Speaking after she had won gold in the women's +75kg weightlifting category on Day 9, China's Meng Suping announced that she had performed her duty for her country and for the Party. Once she had received this duty, she said, she pursued it.
That pursuit was certainly effective, but only the most conservative of hearts would have been touched by her comments.
Meanwhile, the moments following the women's 3m springboard final in which China won gold and silver, were among the most emotionally charged seen so far in Rio.
Immediately following the medal ceremony, He Zi, who won silver, had just received a marriage proposal on the podium from boyfriend and fellow diver Qin Kai. Meanwhile, Shi Tingmao, who won gold, had known about the plan all along, and had a ringside seat to the moment alongside third-place finisher Italian Tania Cagnotto.

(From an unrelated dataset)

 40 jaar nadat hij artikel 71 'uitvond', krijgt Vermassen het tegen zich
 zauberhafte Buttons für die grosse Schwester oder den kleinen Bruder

Even Cagnotto, who later announced her retirement, joined the love fest, saying that Shi and He were among her favorite divers in the world and that her own bronze felt like gold.
But Qin summed it up perfectly when he told his girlfriend of six years, "This is the way it's supposed to be." In other words, there are more important things than sport.
While true sporting performances - such as Wayde van Niekerk's stunning 400m world record run or Usain Bolt's third straight Olympic 100m title - will inspire the next generation of athletes, the Olympics are also supposed to be about the feel-good stories that transcend sport and capture the imagination of everyone, not just those in the sporting arena.
After the bitter feuds in the lead-up to these Games over the handling of Russia's doping scandal, which then extended into the first week when Sun Yang, Mack Horton and other swimmers fired plenty of verbal shots at each other, it now feels that the Olympics are beginning to regain their mojo.
There has been much hand-wringing over the fact that China now sits not only behind the Americans in the medal table, but behind the Brits too.
TV presenters have been keen to point out that China still has plenty of solid golden hopes, with three more diving competitions, plenty of badminton matches and the table tennis team events sure to net China some serious hardware in the days to come.
But if the lasting memories of these Games for China are of exuberant swimmer Fu Yuanhui speaking her mind or of diver Qin Kai proposing to his girlfriend in the most public ways - rather than the old-school military dedication which won Meng her weightlifting gold - then surely the nation will be all the better for it.